The Netflix thriller that recently caught my attention was The Guilty, based on a 2018 Danish thriller of the same name.
Joe Baylor (played by Jake Gyllenhaal) is a police officer who works in the emergency dispatch unit. While he handles a case that he himself took upon him, there are constant references to the next day, which seems pretty important.
A reporter Katherine calls him twice, he mentions it to his case partner Rick and his wife Jess as well. Finally, we get to know that he is guilty of having shot a boy while on duty and the next day was supposed to be his hearing.
At the end, Joe pleads guilty of his crime on court despite there being prior plans to make sure he gets away with it. The last case he deals with before his hearing, the case of Emily Litham definitely had a part to play in that.

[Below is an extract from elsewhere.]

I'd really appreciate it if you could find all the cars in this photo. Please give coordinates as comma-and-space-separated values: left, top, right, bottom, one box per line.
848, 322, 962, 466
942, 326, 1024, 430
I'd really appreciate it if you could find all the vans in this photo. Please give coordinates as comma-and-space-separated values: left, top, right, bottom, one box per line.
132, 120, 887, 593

Joe pleads guilty of his crime of manslaughter because dealing with Emily’s unexpected case made him introspect and gain insight of his actions and its consequences. He was already guilty in his mind but this case helped him make up his mind to confess his crime.
Here’s what might have led to him taking this decision and eventually understand his mistakes.
What is Joe Guilty of?
The film begins with Joe responding to emergency calls on 911, while he seemed quite tensed regarding a court hearing for an incident that took place 8 months ago. While Joe is shown working, a Los Angeles Times reporter keeps calling him asking about this court hearing.

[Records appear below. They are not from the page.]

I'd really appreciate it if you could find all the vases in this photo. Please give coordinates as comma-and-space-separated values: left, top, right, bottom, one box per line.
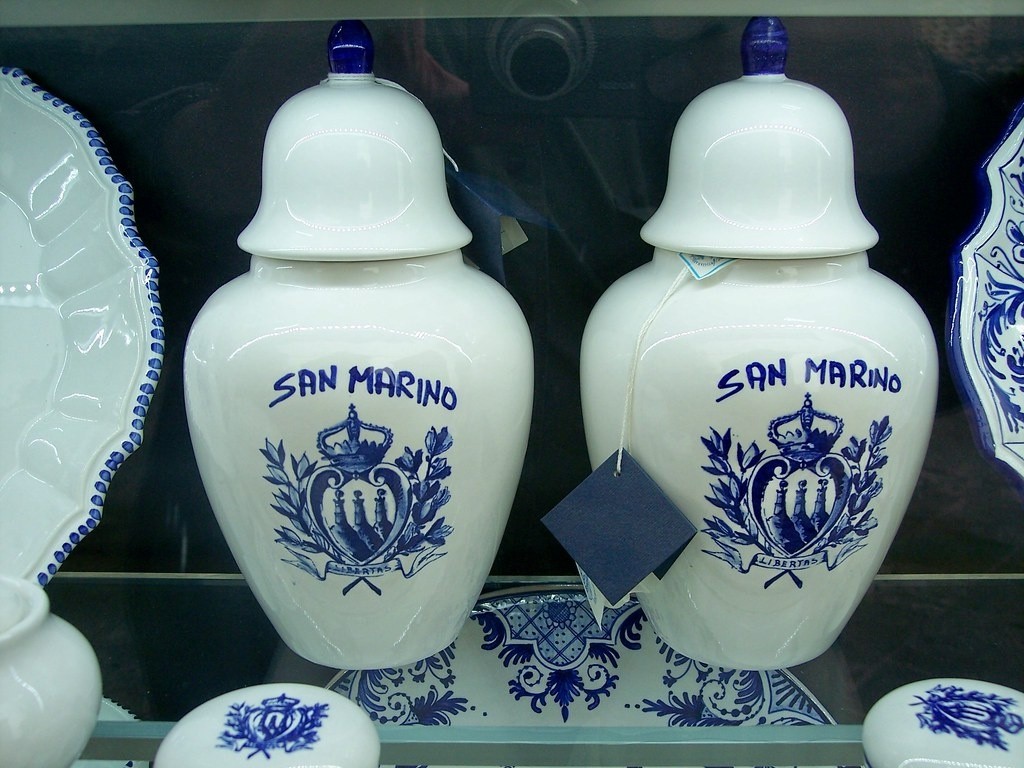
580, 20, 941, 673
179, 23, 537, 673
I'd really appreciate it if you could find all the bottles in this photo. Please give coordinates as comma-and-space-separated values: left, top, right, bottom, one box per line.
581, 17, 940, 672
184, 21, 533, 668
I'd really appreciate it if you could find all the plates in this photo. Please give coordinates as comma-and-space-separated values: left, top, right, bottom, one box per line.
0, 64, 165, 591
327, 584, 867, 767
947, 102, 1024, 501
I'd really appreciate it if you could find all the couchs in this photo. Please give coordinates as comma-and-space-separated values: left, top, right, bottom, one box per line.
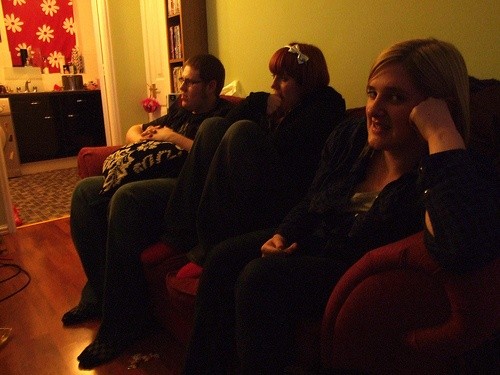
78, 94, 500, 375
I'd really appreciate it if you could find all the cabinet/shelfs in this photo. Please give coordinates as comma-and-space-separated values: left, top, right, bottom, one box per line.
10, 90, 106, 163
164, 0, 208, 94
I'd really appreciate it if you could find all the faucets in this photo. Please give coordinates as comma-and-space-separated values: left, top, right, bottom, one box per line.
24, 81, 30, 91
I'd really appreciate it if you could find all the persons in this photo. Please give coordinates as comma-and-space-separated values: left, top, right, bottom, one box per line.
138, 42, 346, 279
60, 54, 235, 367
183, 39, 500, 375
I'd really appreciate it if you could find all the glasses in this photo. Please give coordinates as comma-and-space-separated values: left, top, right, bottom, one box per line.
178, 78, 207, 87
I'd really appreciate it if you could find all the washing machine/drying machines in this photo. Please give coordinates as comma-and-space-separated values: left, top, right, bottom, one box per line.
0, 97, 21, 179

At this point, we do not know what this “hearing” is about. Things begin to pick up pace in the film when Joe receives a call at 911 from a woman named Emily, who claims that she is being kidnapped.

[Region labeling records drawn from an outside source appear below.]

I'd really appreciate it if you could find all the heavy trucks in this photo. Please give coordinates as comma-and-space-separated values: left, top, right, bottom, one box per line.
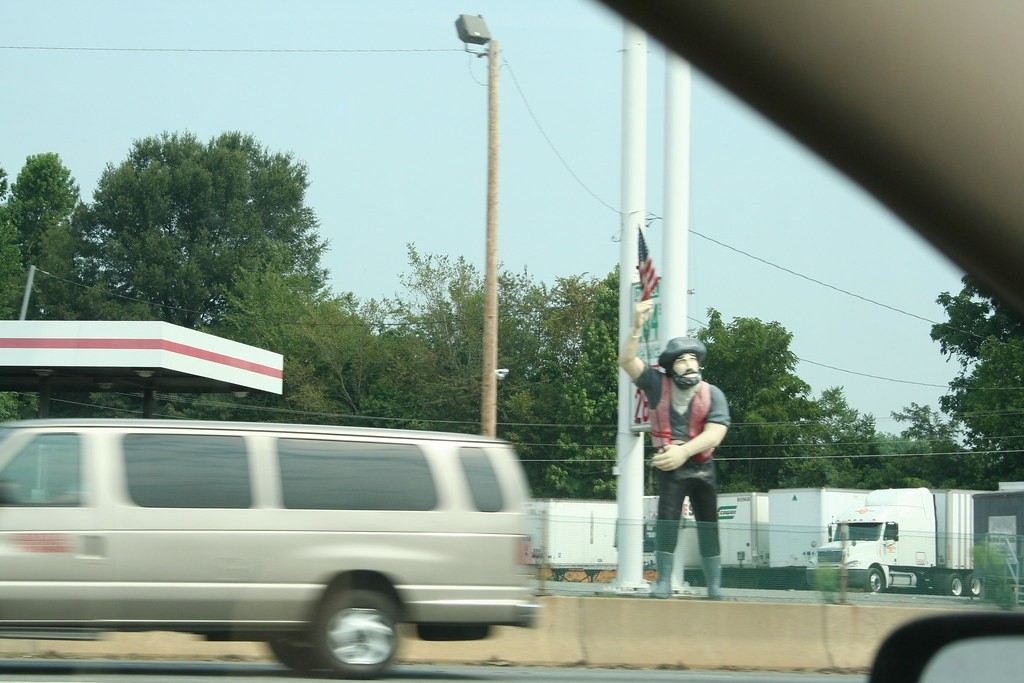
806, 486, 1017, 597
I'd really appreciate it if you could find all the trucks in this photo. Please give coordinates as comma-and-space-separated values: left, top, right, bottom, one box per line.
526, 487, 872, 588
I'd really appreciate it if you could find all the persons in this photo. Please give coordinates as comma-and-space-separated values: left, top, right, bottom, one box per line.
617, 299, 731, 602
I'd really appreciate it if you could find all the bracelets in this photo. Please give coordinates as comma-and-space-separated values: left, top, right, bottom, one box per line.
629, 327, 642, 339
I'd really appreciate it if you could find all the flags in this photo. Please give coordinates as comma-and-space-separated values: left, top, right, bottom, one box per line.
638, 225, 662, 302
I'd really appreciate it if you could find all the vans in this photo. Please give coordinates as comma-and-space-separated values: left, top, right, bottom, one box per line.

After getting hold of some details and having a conversation with Emily’s 6 year old daughter Abby by calling her residence, Joe comes to the conclusion that Emily has been abducted by her ex-husband Henry.
So, Joe begins his investigation going out of his job boundaries, considering he works at the Emergency Dispatch Unit.
Though at the end, he manages to save Emily and learn the truth about her (which is nothing like he had assumed initially), the case makes Joe introspect and relate it to his own situation. As a result, he changes his mind and decided to confess his crimes.
Joe is guilty of having shot a 19 year old boy named Joseph while being on duty possibly owing to his impatience and anger issues. This is what the upcoming court hearing mentioned multiple times in the film was all about.
“I wanted to punish him because I was angry. He hurt someone.” Says Joe. In fact, when Emily asked him why he did that, his automatic response was “I don’t know. I could.”
So, Joe was guilty of murder of manslaughter. At the end, Joe called up the Los Angeles Times reporter Katherine. Their conversation was not shown in the film, but the ending news snippets confirmed that he confessed his crime in his statement to her.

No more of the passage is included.